Microsoft SongSmith: Flawed music software produces comedy gold

The programme allows anyone to record their own pop songs just by singing into their computer microphone, with the software analysing the vocals and selecting the backing style and rhythm that it deems most appropriate.

SongSmith has been widely panned as inferior to Apple's popular virtual music kit GarageBand, but internet wits have discovered an alternative use for the programme and its musical limitations: creating dreadful reworkings of existing hits.

When the vocals of famous songs are run through the software, the backing tracks it adds are so unlikely that the end results often turn out as surreal reinventions of the originals.
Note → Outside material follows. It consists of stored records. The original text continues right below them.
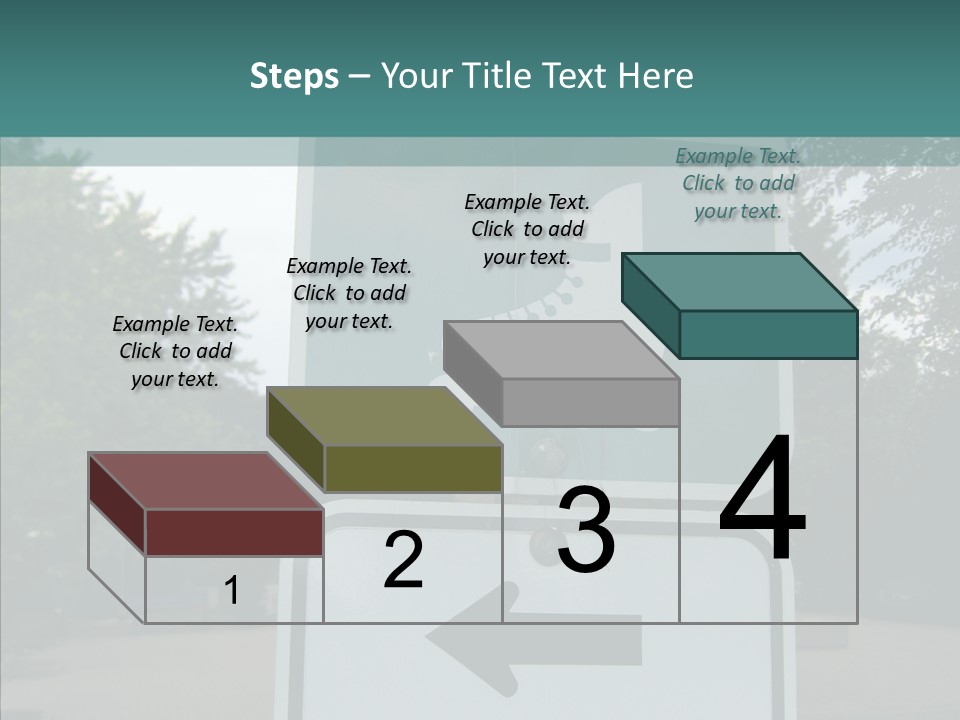 Steps – Your Title Text Here

Example Text. Click to add your text.

Example Text. Click to add your text.

Example Text. Click to add your text.

Example Text. Click to add your text.

1

2

3

4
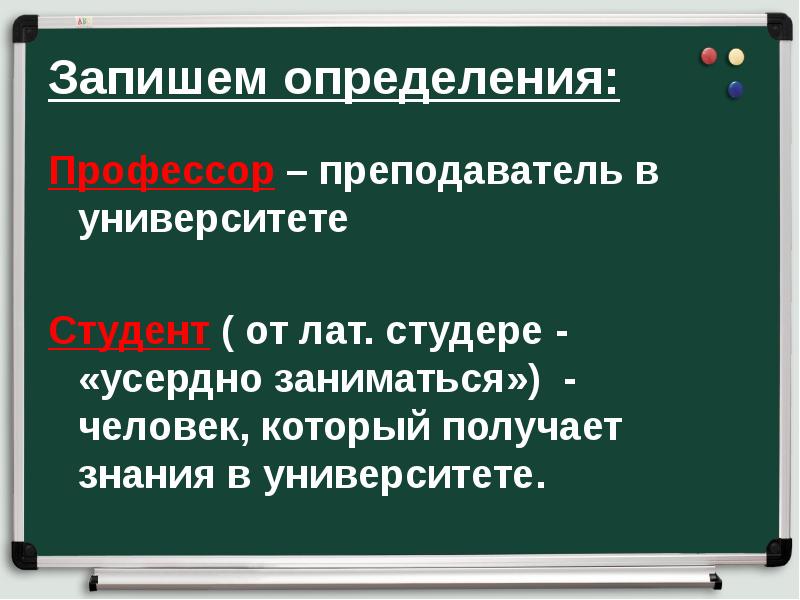 Запишем определения:

Профессор – преподаватель в университете

Студент ( от лат. студере - «усердно заниматься») - человек, который получает знания в университете.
Dozens of Songsmith reinterpretations have been posted on YouTube, including a hillbilly version of Billy Idol's White Wedding, The Beatles classic Sgt Pepper's Lonely Hearts Club Band as if performed by a plodding hotel quartet, and a techno take on Wonderwall by Oasis.

Many of the videos have been viewed more than a hundred thousand times. The reaction from commenters has been mixed, with most appreciating the absurdity of SongSmith's efforts while others protest the "massacring" of their favourite tracks.

"Proof that computers shouldn't be allowed to make music," wrote one. Another said: "After you hear a few, your brain implodes into a sludge, and they start to sound bad-good. Or good-bad."

Beneath the dance version of Wonderwall, one commenter wrote: "This is a distinct improvement on the original."